Hirst's Diamond Skull To Go On Show At Tate Modern

By Londonist Last edited 86 months ago
Hirst's Diamond Skull To Go On Show At Tate Modern

Damien Hirst’s infamous diamond-studded skull – the world’s most expensive piece of contemporary art – will be displayed in London for the first time since 2007, when it was reportedly sold for a hefty £50m.

The piece, entitled ‘For the Love of God,’ will sit pretty in Tate Modern’s Turbine Hall next year in the first UK survey show devoted to the 46-year-old artist. It will join 70 other pieces as part of a major retrospective of Hirst’s work, including a pickled shark (‘The Physical Impossibility of Death in the Mind of Someone Living’) and a double-act in the form of a cow and her calf suspended in formaldehyde (‘Mother and Child Divided’). Needless to say, its not for the squeamish.

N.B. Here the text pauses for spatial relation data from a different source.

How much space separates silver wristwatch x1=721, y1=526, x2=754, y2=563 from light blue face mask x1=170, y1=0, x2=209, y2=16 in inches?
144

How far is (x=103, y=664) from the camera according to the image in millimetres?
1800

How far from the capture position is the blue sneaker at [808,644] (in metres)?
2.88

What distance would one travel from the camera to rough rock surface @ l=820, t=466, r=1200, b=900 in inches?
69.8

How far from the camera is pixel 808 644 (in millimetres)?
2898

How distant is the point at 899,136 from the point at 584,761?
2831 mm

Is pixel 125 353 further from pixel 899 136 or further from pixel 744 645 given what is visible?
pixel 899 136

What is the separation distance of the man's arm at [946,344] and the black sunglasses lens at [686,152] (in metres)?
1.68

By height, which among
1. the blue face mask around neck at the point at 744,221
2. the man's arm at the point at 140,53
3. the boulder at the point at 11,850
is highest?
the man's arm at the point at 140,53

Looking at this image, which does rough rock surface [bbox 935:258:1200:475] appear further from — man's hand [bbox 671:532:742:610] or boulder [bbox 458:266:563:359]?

The skull itself is cast in platinum but retains the original teeth of the 18th century owner, and boasts 8,601 flawless diamonds. A 52.4 carat pink diamond sits on the skull’s forehead. The piece was recently scheduled to embark on a world tour, but was, according to the director of Hirst’s company, Science, cancelled due to fears the bling-tastic skull would look ‘inappropriate’ in the current financial climate.

Chris Dercon, Tate Modern's director, said of the exhibition: ‘You will be able to see the skull in a completely different context, without the hype and speculation. We all think we know this work through the media. But if you are actually with the work, and can experience it, smell it, and I shouldn't say this, but touch it – it will be very different.’

The last time the capital got so worked up about Hirst was when he put 200 of his works under the hammer at Sotheby’s in 2008. Then the best bargain one could hope for was a £15,000 for the contents of an ashtray.

The exhibition, sponsored by the Qatar Museums Authority, will be running at the Tate Modern from 4 April to 9 September next year. The For the Love of God piece will be free to view in the Turbine Hall for the first 12 weeks. You probably won't be able to touch it.